Both of these seems pretty much unrelated to this module.

/J

  • Comment on Module namespace: OpenDirectory something?

Replies are listed 'Best First'.
Re: Module namespace: OpenDirectory something?
by ignatz (Vicar) on May 11, 2002 at 18:09 UTC
    How about WWW::DMOZ since it does directly relate to the web? DMOZ is a lot more descriptive to me than OpenDirectory (I always have to remind myself as to what that is) and it's has the added bonus of being shorter.

    This sounds really useful, BTW.

    ()-()
     \"/
      `                                                     
    
      The WWW:: prefix might be a good choise, but the more I use the OpenDirectory data, the less I think of it as "a web site" :) And while the data used is mined from the web, the matcher doesn't use the web while performing the match.

      However, most people probably think of dmoz.org as "just a web site" and the name should be set to match their expectations. And the _contents_ of the OpenDirectory is obviously WWW-related.

      The WWW::Search:: namespace seems a little off. So far as i can see, _all_ the modules below WWW::Search:: are subclassed to call the respective search engine. This one doesn't. Besides there is already a WWW::Search::OpenDirectory :)

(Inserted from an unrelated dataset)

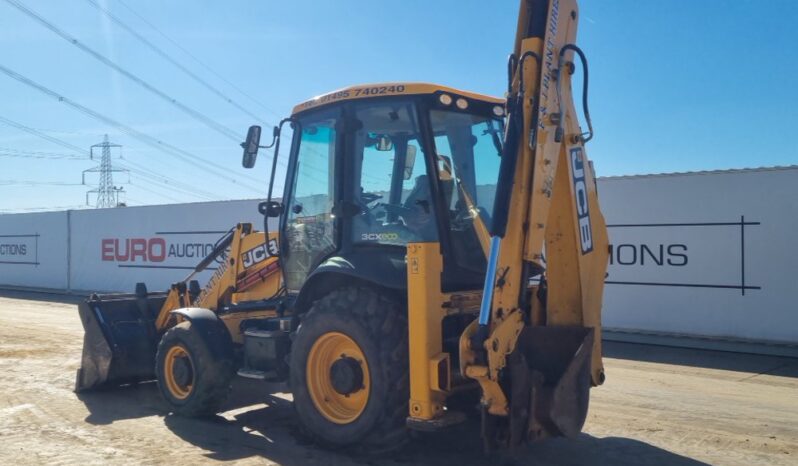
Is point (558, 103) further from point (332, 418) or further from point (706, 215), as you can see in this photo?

      /J - grateful for the feedback

        I think part of it results from not wanting to type 'OpenDirectory' when a four-letter alternative exists.

        The WWW::Search:: namespace seems a little off. So far as i can see, _all_ the modules below WWW::Search:: are subclassed to call the respective search engine. This one doesn't. Besides there is already a WWW::Search::OpenDirectory :)

        Perhaps WWW::DMOZ will help to distinguish it in the human memory space, then. :)

        -----------------------
        You are what you think.

Re: Module namespace: OpenDirectory something?
by samtregar (Abbot) on May 11, 2002 at 19:30 UTC
    As for the naming, I agree with ignatz - WWW::DMOZ is the best suggestion thus far.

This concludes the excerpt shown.